PROBLEM TO SOLVE →
Arrange as a numbered list the lines of the listing starting with the line that contains "Vintage Wood Multicolored" and going on through the line that contains "2015 Rolex Submariner", leaving out blank lines. Omit the pictures from your answer.

DATA PROVIDED →
□ □ □

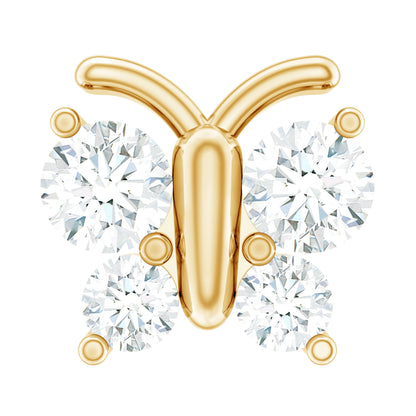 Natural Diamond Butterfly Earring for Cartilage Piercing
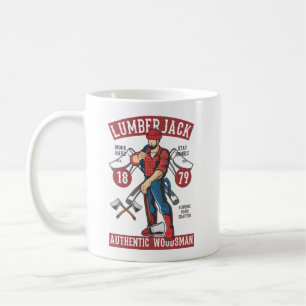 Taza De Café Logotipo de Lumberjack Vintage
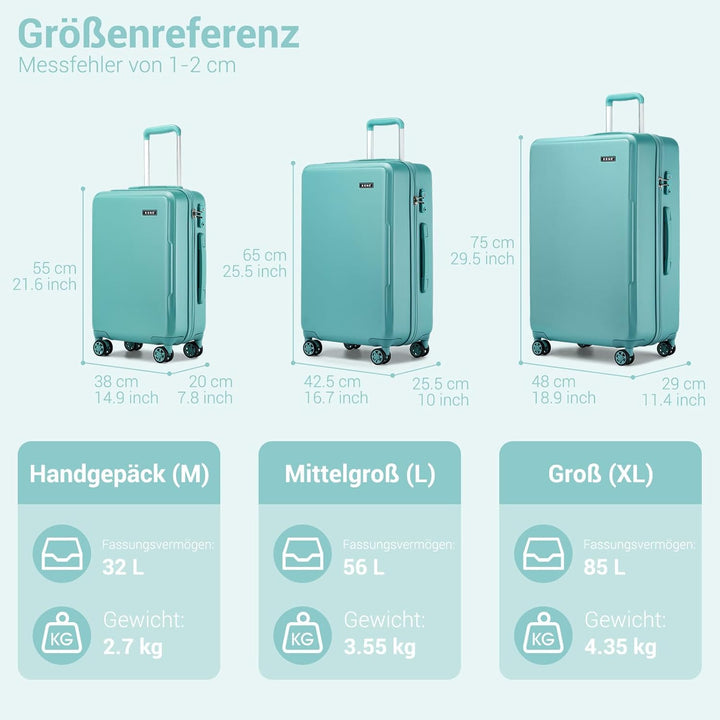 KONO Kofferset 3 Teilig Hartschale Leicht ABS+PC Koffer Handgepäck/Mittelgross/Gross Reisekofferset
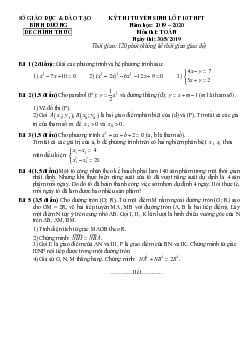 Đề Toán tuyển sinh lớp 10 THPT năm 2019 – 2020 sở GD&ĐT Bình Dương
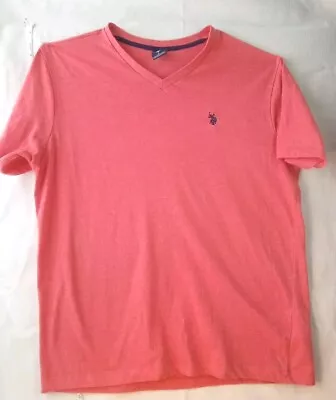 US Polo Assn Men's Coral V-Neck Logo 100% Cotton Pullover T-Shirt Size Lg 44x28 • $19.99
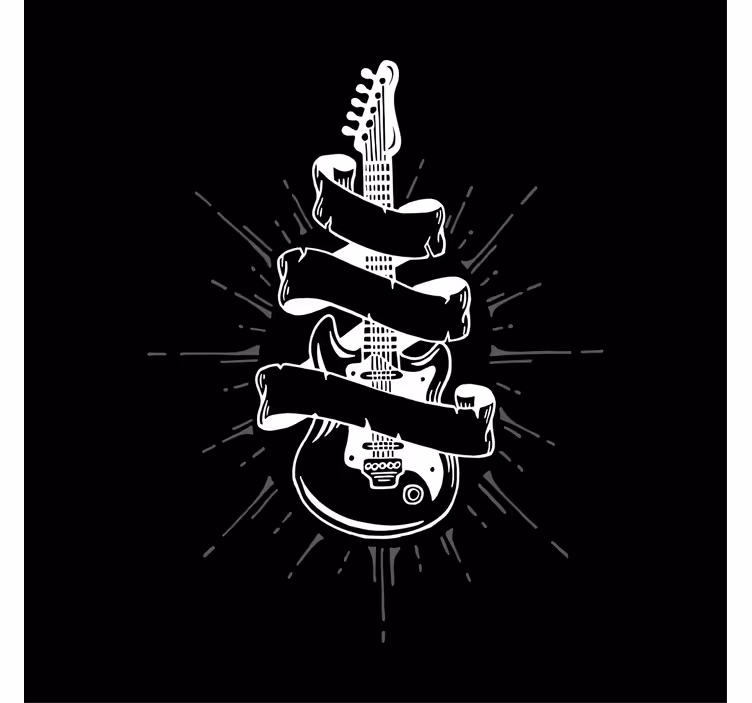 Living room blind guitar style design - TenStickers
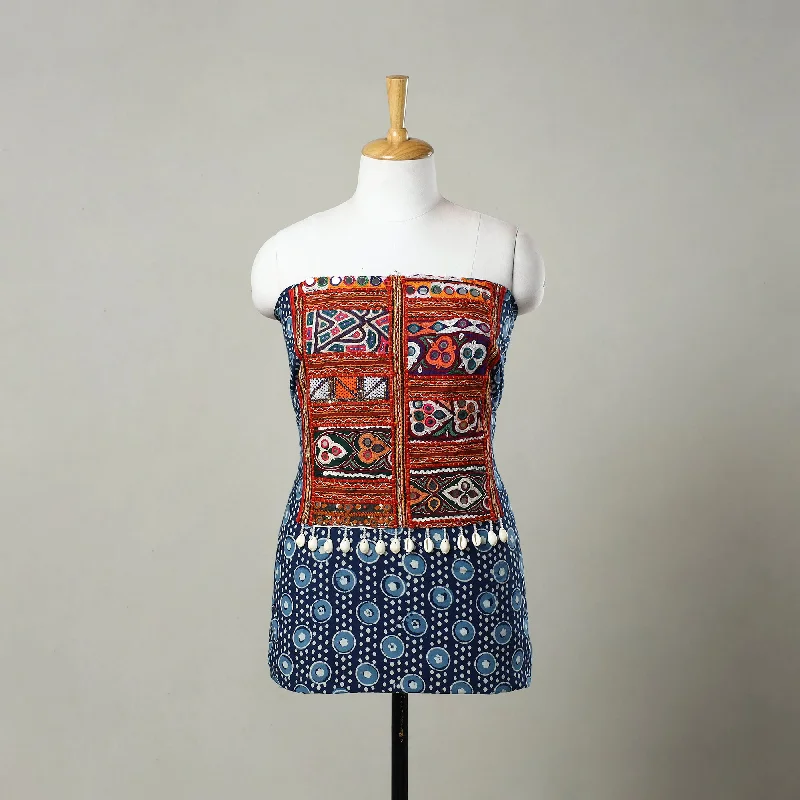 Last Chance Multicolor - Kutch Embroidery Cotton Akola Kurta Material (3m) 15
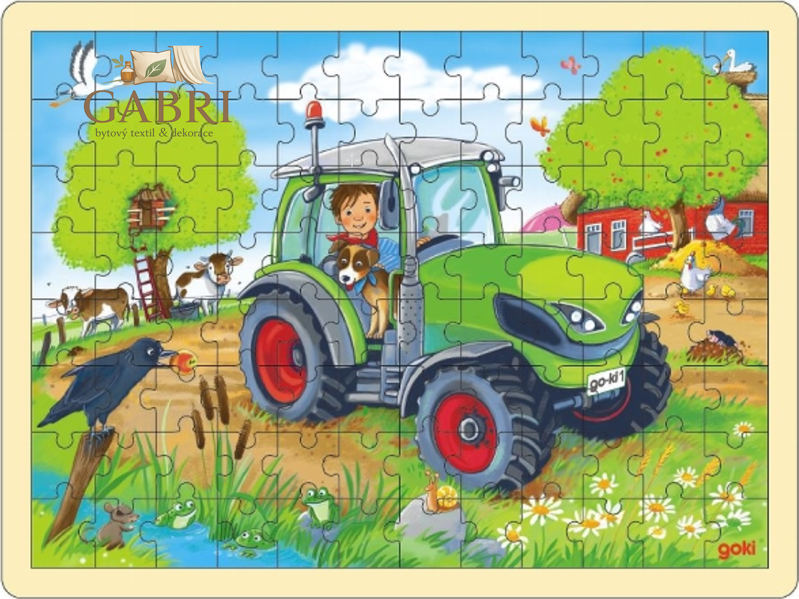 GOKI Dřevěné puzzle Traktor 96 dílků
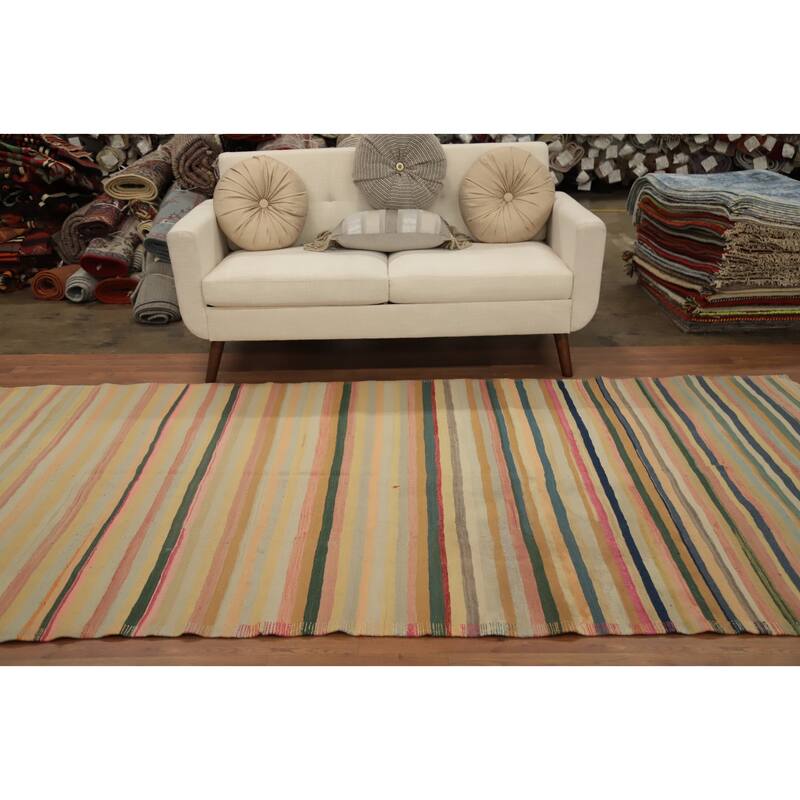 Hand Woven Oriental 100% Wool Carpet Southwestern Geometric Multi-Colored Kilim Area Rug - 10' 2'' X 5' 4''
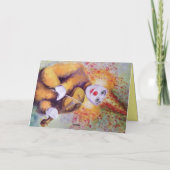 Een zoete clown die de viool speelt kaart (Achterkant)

□ □ □

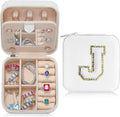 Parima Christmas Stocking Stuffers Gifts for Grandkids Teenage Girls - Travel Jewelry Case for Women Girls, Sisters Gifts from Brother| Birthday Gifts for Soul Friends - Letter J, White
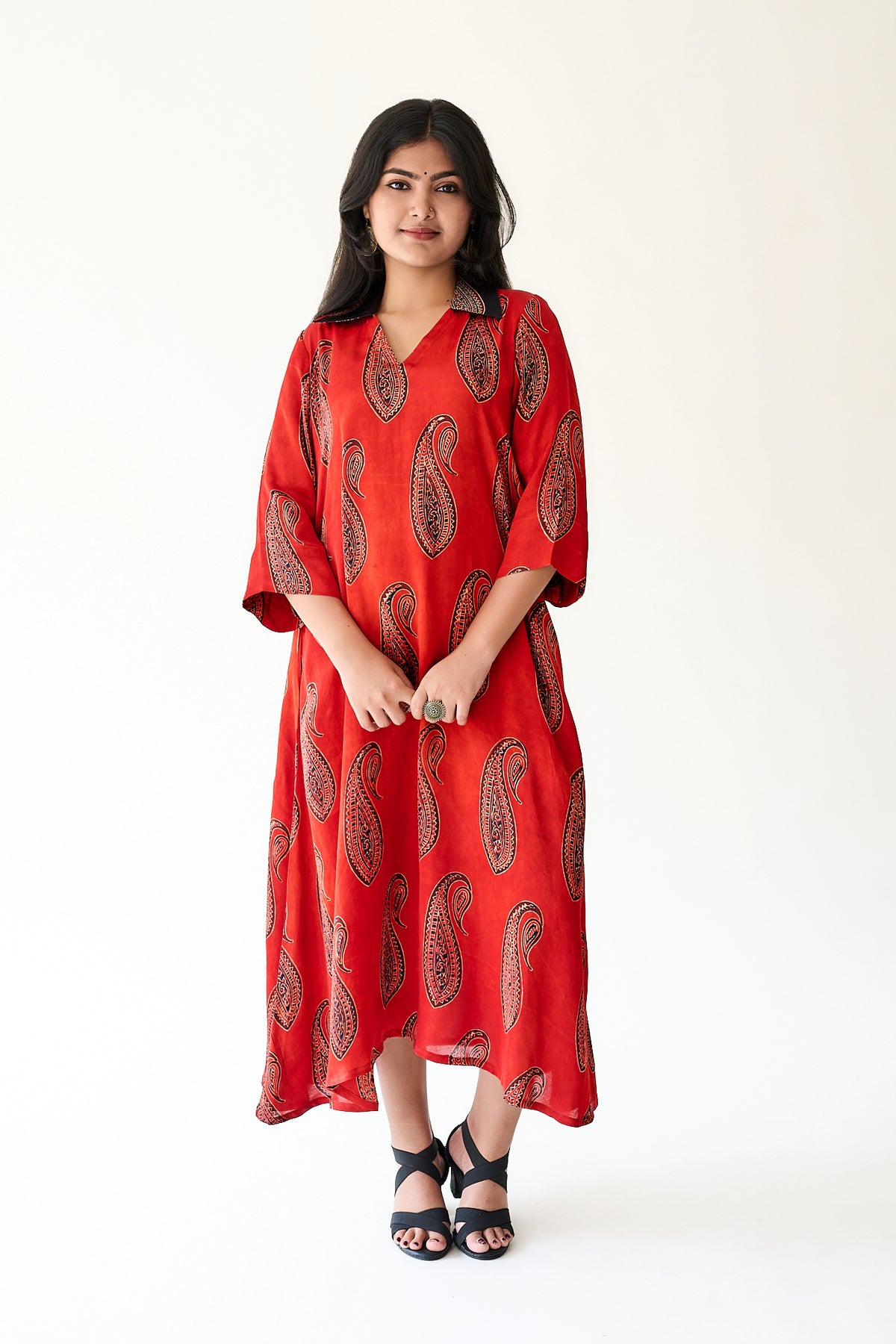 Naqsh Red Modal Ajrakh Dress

□ □ □

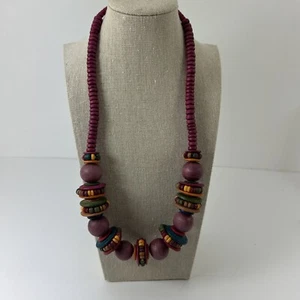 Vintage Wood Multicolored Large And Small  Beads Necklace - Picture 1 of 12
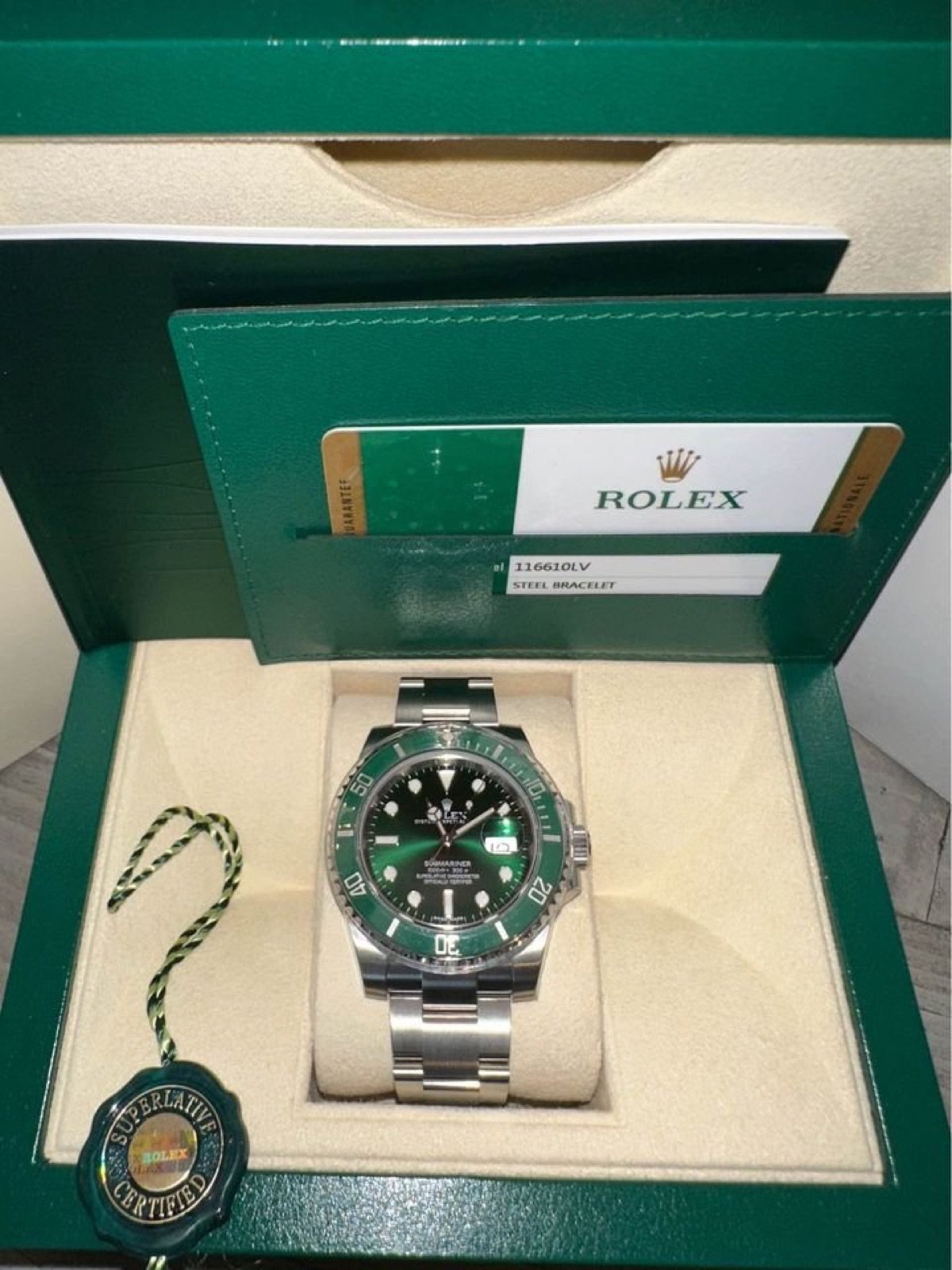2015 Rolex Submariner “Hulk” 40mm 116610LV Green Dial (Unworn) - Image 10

□ □ □

REPLY →
1.  Vintage Wood Multicolored Large And Small  Beads Necklace - Picture 1 of 12
2. 2015 Rolex Submariner “Hulk” 40mm 116610LV Green Dial (Unworn) - Image 10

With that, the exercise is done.